Suppose we have two vectors of N words (W1, W2, …, Wn). We can create a frequence vectors F1 and F2 for the frequences of occurence of these words in the local contexts of out two target words. Once we have these vectors, we can calculate cosine between them and this is our similarity measure.
This measure is quite intuitive: if more words co-occur in the context of the target words with high frequence, the distance between the vectors will be lower and the cosine will be higher. If less context words co-occur, the distance will be higher and the cosine will be smaller.
Measuring Cross-Lingual Semantic Similarity
Finally we need to generalize our semantic measure algorithm to words of different languages. Suppose we have two words W1 of langiage L1 and W2 of language L2. We can find the local context C1 of W1 in language L1 from Google by our algorithm by specifying L1 as the target searching language for Google queries. In the same way we can find the local context C2 of the word W2 for the target language W2.
Now we have two local contexts of different languages. We believe that if two words are similar, their local contexts will also be similar. Hence if we can translate the local context C1 form language L1 to language L2, the result will be similar to C2.
To apply the above idea we need a bilingual glossary of translation pairs between the target languages. If this glossary is big enough, most of the words in C1 will be translated to words in C2 and the context vectors can be compared with cosine to measure distance between them. That’s it!
Measuring Cross-Lingual Semantic Similarity – Example
Let’s have the Bulgarian word наука (science) and the Russian word наука (science). We can find the local context from Google for the Bulgarian word наука:
BG context word
As well, we can find the local context from Google for the Russian word наука:
RU context word
We can translate the Bulgarian context into Russian through our bilingual glossary. Most words will be translated and the rest will be removed:
BG context word
|RU context word||occurrences|
|образование (education)||образование (education)||360|
|изкуство (art)||исскусство (art)||106|
|технология (technology)||технология (technology)||86|
|категория (category)||категория (category)||73|
|български (Bulgarian)||болгарский (Bulgarian)||69|
Finally we can measure the distance between the obtained context vectors by calculating the cosine between them.

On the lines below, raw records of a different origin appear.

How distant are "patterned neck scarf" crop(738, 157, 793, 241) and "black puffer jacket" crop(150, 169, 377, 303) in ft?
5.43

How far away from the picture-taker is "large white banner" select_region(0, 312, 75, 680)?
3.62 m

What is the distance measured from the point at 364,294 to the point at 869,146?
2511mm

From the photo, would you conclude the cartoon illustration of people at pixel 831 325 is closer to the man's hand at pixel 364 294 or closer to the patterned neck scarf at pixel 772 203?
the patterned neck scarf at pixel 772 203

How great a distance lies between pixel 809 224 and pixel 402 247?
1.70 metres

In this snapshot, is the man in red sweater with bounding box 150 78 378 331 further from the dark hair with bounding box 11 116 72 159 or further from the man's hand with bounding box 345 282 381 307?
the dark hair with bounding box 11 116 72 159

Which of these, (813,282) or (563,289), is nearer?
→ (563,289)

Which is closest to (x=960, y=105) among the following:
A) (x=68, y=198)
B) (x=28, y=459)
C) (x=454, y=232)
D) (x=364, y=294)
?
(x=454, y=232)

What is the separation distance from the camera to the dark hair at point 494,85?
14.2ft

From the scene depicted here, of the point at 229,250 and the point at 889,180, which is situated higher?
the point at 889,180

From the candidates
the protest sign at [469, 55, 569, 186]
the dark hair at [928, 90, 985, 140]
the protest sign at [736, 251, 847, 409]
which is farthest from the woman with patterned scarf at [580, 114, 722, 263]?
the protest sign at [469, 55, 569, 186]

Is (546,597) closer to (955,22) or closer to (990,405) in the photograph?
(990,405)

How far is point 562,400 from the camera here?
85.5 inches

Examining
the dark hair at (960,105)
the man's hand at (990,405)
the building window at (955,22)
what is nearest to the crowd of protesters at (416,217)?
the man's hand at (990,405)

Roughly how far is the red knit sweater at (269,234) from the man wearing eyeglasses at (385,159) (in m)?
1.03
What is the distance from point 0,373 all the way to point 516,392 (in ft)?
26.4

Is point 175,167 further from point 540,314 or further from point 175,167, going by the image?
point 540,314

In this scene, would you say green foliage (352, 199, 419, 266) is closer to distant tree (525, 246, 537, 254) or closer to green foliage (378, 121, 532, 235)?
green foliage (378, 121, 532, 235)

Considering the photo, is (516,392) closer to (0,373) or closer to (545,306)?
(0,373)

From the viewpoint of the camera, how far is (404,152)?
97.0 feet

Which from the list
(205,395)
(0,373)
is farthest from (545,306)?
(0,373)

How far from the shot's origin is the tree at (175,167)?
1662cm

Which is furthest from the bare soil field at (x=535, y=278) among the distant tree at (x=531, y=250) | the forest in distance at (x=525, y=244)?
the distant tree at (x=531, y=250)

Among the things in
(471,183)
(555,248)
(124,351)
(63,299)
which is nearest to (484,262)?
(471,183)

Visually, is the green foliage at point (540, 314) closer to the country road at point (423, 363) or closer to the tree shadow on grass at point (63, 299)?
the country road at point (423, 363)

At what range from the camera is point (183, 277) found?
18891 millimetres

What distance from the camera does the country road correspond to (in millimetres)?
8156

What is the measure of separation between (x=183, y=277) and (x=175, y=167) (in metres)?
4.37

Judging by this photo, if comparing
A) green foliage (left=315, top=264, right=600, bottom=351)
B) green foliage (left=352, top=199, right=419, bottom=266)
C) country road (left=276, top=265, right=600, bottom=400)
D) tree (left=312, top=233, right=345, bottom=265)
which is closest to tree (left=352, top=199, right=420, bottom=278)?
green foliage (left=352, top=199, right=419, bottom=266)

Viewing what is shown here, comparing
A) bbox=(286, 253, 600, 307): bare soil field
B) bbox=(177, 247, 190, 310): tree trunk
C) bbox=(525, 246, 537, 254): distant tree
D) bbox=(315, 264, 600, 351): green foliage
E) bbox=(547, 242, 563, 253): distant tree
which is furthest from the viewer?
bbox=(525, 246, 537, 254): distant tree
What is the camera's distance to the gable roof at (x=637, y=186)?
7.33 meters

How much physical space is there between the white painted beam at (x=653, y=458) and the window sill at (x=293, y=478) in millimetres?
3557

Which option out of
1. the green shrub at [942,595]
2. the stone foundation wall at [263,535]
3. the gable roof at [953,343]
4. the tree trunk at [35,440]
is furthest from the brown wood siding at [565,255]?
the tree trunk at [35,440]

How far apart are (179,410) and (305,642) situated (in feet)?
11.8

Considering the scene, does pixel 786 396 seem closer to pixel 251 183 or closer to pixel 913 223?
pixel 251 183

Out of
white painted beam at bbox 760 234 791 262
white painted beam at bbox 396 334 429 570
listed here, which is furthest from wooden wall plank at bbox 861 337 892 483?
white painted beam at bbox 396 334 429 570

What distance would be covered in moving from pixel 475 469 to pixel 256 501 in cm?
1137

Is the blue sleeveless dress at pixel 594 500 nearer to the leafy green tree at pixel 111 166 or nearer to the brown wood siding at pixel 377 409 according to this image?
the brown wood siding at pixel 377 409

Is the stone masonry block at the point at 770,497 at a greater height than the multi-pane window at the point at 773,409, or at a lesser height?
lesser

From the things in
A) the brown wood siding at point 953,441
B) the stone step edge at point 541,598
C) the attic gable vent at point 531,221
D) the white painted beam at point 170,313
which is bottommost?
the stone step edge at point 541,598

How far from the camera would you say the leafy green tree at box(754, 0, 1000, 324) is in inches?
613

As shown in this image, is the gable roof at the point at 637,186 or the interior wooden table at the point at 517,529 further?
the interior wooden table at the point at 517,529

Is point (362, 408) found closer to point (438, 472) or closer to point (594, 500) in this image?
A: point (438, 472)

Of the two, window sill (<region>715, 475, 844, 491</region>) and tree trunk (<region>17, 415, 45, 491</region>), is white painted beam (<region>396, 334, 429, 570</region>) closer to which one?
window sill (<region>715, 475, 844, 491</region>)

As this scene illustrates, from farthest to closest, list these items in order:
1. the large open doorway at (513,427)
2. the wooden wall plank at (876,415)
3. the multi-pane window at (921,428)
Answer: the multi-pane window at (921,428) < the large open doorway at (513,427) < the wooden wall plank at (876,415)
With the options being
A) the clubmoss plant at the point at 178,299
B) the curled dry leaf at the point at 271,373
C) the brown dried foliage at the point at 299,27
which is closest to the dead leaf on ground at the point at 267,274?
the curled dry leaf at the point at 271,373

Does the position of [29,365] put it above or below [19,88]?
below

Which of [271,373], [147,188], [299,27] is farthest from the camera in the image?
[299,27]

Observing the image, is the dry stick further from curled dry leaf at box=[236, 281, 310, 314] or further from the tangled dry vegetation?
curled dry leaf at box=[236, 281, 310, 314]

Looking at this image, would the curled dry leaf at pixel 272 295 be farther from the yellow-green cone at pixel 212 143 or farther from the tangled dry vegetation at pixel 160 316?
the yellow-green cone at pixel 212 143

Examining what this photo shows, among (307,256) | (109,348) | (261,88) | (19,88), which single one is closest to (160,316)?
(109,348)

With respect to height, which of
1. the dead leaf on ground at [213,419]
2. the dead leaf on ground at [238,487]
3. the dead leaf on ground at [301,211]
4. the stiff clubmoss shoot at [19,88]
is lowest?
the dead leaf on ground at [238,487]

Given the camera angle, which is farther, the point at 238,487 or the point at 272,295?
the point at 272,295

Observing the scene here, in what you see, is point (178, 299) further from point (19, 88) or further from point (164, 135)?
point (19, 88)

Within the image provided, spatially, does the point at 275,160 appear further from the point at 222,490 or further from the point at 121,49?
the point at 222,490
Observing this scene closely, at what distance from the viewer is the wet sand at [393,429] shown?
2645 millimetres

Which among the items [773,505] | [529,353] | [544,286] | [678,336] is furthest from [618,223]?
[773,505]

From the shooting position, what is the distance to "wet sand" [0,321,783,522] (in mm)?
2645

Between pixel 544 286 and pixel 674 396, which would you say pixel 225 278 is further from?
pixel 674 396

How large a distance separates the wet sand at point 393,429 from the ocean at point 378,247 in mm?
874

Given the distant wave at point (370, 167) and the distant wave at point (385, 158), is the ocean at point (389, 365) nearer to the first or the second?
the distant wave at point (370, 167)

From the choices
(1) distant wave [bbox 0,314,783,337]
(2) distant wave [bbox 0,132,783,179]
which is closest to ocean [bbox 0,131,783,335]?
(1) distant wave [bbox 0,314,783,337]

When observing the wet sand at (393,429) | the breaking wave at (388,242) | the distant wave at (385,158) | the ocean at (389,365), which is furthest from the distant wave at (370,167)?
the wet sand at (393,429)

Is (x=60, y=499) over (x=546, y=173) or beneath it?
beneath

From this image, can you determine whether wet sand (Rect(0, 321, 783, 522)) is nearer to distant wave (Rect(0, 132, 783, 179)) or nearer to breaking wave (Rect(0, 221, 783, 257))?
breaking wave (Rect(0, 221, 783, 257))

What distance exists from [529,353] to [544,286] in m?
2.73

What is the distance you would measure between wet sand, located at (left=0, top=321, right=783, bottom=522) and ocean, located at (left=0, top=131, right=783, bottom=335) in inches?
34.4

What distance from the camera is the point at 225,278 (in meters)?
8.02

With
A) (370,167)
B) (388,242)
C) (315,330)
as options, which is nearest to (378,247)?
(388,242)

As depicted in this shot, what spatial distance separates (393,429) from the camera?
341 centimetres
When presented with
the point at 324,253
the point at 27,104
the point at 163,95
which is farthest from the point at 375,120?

Precision, Recall, 11pt Average Precision
In information retrieval the precision of given list of search results is a value calculated as relevant_documents / number_of_documents_returned.
In information retrieval the recall of given list of search results is a value calculated as number_of_documents_returned / total_number_of_documents.
The 11pt average precision is a standard information retrieval measure that averages the precision in 11 points of the returned search results: at recall of 0%, 10%, 20%, 30%, 40%, 50%, 60%, 70%, 80%, 90% and 100%.
Evaluation of the Similarity Measure Algorithm
We created a list of 200 word pairs between Bulgarian and Russian: 100 true cognates and 100 false friends. We executed the above described cross-lingual semantic similarity measure algorithm and ordered the word pairs by similarity. We expected the first 100 words to be false friends and the last 100 to be true cognates. Of course this was not 100% happened but we measured the 11-pt average precision for the obtained ordering and we found our method is about 97% accurate for our testing data set.